- **Material for this task**:
--- START ---
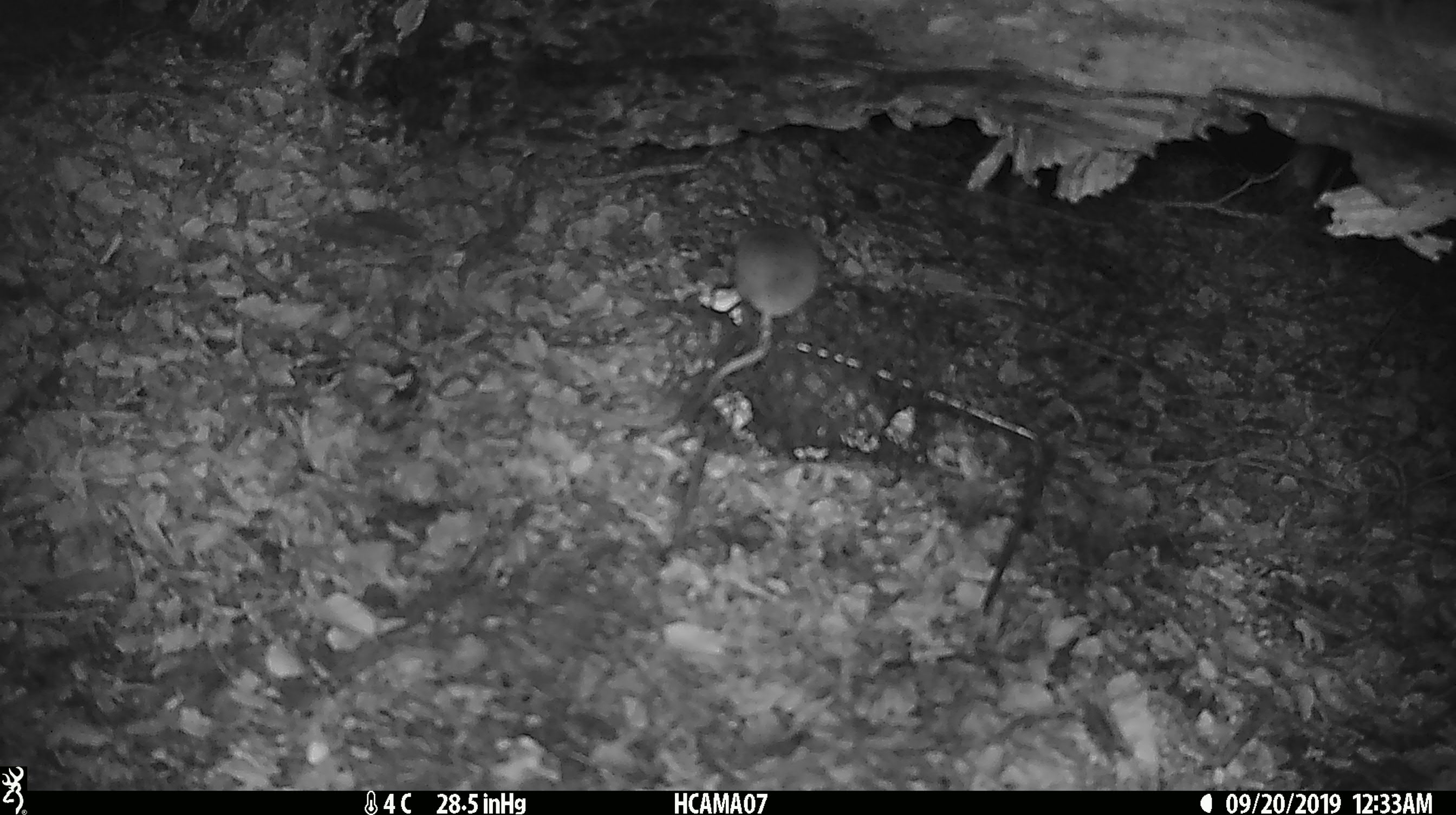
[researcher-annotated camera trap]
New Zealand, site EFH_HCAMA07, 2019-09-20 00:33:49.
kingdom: Animalia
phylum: Chordata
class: Mammalia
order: Rodentia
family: Muridae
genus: Mus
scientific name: Mus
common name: mouse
--- END ---
- **Your assignment**: Please reproduce every record exactly as written, excluding the pictures.

- **Output of the task**:
[researcher-annotated camera trap]
New Zealand, site EFH_HCAMA07, 2019-09-20 00:33:49.
kingdom: Animalia
phylum: Chordata
class: Mammalia
order: Rodentia
family: Muridae
genus: Mus
scientific name: Mus
common name: mouse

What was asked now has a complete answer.